DUNN – The Harnett County Farm Bureau has put its support behind the Central Carolina Works initiative with a $20,000 donation toward the establishment of the program in area high schools.

Officers and directors of the Harnett County Farm Bureau present a $20,000 check to Central Carolina Community College President Dr. Bud Marchant (center, left) in support of the Central Carolina Works initiative. The initiative will fund the placing of Academic and Career Advisors in each of the public high schools in Chatham, Harnett and Lee counties. The advisors will counsel students in taking college courses tuition-free that promote their career or future educational goals while still in high school. Students will receive both high school and college credit for the courses. Holding the check are (from left) President Marchant, Harnett County Farm Bureau President Dudley Langdon, of Angier, and board member Frances Avery, of Coats.
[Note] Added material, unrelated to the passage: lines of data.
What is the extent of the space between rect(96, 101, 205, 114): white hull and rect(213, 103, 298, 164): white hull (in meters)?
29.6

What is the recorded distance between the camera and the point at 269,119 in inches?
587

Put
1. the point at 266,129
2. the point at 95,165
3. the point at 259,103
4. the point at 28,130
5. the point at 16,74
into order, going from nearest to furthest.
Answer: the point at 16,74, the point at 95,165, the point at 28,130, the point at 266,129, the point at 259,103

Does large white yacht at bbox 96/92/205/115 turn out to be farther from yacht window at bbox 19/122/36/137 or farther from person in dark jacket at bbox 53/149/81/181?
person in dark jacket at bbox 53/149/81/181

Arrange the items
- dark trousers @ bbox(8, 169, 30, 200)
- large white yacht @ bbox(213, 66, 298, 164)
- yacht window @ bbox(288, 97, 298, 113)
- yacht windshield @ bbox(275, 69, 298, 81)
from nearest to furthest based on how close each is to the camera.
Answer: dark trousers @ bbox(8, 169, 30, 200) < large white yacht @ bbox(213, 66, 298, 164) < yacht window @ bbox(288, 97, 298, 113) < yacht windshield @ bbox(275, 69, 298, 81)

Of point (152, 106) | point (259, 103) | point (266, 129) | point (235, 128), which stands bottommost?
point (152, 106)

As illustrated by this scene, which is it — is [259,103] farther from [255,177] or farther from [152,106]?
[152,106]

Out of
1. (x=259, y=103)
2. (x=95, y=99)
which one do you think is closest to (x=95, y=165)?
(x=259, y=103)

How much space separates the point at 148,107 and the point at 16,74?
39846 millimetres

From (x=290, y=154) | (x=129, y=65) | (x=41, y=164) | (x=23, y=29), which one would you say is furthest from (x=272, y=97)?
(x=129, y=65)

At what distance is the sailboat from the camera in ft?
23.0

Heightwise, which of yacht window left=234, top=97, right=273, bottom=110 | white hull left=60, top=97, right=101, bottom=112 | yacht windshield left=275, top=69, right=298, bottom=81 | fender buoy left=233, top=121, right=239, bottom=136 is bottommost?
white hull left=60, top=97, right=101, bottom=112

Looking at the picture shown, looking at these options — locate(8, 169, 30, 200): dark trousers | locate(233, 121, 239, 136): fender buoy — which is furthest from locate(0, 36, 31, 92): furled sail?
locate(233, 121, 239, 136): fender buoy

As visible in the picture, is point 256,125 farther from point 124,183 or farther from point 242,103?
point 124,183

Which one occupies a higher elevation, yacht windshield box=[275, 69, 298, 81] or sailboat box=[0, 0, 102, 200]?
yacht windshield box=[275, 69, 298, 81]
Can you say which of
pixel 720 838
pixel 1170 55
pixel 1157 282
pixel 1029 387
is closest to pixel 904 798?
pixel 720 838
Also taking part in the presentation are (back, from left) Harnett County Farm Bureau secretary Brenda Flowers, of Spring Lake; board members Nicholas Dupree, of Angier, Keith Parrish, of Benson, and Reggie Bain, of Bunnlevel; treasurer William Dan Andrews, of Fuquay; and board members Cindy Johnson, of Fuquay, and R.H. Byrd Jr., of Bunnlevel. For more information about Central Carolina Works or to make a donation for the implementation phase, contact Emily Hare, CCCC director for the Foundation and Development, at 919-718-7230 or ehare@cccc.edu.
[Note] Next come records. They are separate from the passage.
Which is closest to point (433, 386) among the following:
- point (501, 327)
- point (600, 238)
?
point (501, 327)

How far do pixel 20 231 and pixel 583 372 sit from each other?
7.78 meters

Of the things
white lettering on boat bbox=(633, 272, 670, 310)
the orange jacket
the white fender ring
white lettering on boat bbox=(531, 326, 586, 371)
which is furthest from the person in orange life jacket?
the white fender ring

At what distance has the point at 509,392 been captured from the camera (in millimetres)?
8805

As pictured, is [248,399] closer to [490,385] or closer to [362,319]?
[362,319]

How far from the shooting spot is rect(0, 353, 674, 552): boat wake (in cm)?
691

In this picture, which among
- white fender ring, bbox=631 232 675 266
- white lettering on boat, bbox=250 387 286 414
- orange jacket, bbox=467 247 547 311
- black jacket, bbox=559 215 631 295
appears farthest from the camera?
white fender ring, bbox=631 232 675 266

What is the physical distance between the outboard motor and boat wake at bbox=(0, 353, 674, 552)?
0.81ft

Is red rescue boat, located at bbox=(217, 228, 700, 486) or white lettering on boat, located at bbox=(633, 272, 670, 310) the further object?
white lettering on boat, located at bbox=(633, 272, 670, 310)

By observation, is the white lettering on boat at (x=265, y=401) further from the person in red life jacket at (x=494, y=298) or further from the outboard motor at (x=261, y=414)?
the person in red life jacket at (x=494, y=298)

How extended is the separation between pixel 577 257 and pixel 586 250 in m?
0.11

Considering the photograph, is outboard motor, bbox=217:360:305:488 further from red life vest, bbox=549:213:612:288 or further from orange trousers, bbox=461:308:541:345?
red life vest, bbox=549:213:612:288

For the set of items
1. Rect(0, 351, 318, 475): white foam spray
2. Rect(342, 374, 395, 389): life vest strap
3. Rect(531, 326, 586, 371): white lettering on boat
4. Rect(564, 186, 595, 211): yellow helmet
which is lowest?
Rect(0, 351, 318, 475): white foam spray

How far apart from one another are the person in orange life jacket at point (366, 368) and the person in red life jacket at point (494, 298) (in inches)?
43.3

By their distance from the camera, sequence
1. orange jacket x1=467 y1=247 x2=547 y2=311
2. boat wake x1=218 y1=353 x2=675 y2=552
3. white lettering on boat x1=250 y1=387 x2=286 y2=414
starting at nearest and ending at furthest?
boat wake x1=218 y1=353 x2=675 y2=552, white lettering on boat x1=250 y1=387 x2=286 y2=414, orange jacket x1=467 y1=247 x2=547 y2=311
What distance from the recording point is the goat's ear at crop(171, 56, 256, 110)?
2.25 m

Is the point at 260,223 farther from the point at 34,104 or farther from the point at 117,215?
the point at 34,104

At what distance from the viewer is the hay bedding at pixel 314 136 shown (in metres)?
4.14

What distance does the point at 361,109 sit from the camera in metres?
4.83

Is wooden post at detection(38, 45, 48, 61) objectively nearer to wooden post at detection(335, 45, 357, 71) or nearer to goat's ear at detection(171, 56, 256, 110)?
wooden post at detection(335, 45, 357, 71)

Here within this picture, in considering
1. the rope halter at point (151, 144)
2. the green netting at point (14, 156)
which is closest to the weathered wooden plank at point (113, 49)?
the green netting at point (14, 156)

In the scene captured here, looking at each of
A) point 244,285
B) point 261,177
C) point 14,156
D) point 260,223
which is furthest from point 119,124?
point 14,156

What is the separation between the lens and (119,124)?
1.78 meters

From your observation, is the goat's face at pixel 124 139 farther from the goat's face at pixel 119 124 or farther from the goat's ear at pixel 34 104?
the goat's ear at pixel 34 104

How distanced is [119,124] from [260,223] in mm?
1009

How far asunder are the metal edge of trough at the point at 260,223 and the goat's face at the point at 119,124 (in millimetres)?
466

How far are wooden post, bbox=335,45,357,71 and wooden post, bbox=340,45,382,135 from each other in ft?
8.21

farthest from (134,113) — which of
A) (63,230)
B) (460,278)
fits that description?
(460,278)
Officers and directors of the Harnett County Farm Bureau present a $20,000 check to Central Carolina Community College President Dr. Bud Marchant (center, left) in support of the Central Carolina Works initiative. The initiative will fund the placing of Academic and Career Advisors in each of the public high schools in Chatham, Harnett and Lee counties. The advisors will counsel students in taking college courses tuition-free that promote their career or future educational goals while still in high school. Students will receive both high school and college credit for the courses. Holding the check are (from left) President Marchant, Harnett County Farm Bureau President Dudley Langdon, of Angier, and board member Frances Avery, of Coats. Also taking part in the presentation are (back, from left) Harnett County Farm Bureau secretary Brenda Flowers, of Spring Lake; board members Nicholas Dupree, of Angier, Keith Parrish, of Benson, and Reggie Bain, of Bunnlevel; treasurer William Dan Andrews, of Fuquay; and board members Cindy Johnson, of Fuquay, and R.H. Byrd Jr., of Bunnlevel. For more information about Central Carolina Works or to make a donation for the implementation phase, contact Emily Hare, CCCC director for the Foundation and Development, at 919-718-7230 or ehare@cccc.edu.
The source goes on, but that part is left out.